MFG: I’m a nursing major student but I’m in the health sciences program right now and I’m going back to the nursing major next semester. The number one thing is that I want to keep my GPA high and so I don’t want to be in a program where I can’t keep my GPA high. I want to be in a program where I can catch up.
What should New York City do to help immigrants like yourselves get a better education?
MM: It’s really important to start sort of slow. But at the same time, to remember that you need to progress, to go up instead of staying at the same level. You need to give them real world experience instead of keeping them in hiding. There were a lot of things we were not taught in high school that other students knew.

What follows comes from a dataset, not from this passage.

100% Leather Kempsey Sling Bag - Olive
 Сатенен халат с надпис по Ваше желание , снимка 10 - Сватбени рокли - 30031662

The more you increase the capacity, the higher up students are going to go.
FD: I would say they have to do more to really push them to learn English faster. For me, it was easy because I learned English before I came here so I picked it up faster, but others that didn’t know English struggled more and I think some of them didn’t even go to college. Some of them I never heard them talk English and I’m just wondering how they graduated.
MFG: To make students feel comfortable with the country to be more successful. To do more group work because it helped me so much to know the outside world. As a Haitian immigrant who came to this country not knowing English, things were kind of harder for me. My English wasn’t great, but it was my job to adapt myself to this school and this country. I would sit with students who were from other countries so this helps you to speak the English language more.
Did you read “The New Kids” yet? Thoughts?
MM: It got published? I’m going to have to buy it. I’m so busy with classes and exams.
FD: I started reading it. It’s very true. I’m not really like that anymore, but a lot of people tend to tell me that all I do is flirt around, but I think that’s the way that I am. Guys in America don’t really compliment women. Where I’m from, men compliment the ladies all the time, they smile at them, but here, they take it as flirting.
MFG: I bought it and I started reading it. I love it. That’s the first book I will read, I will focus and read it. It is so true, it’s reality. She paid attention to everything. I love it. It’s real life. It’s what happens in New York City schools.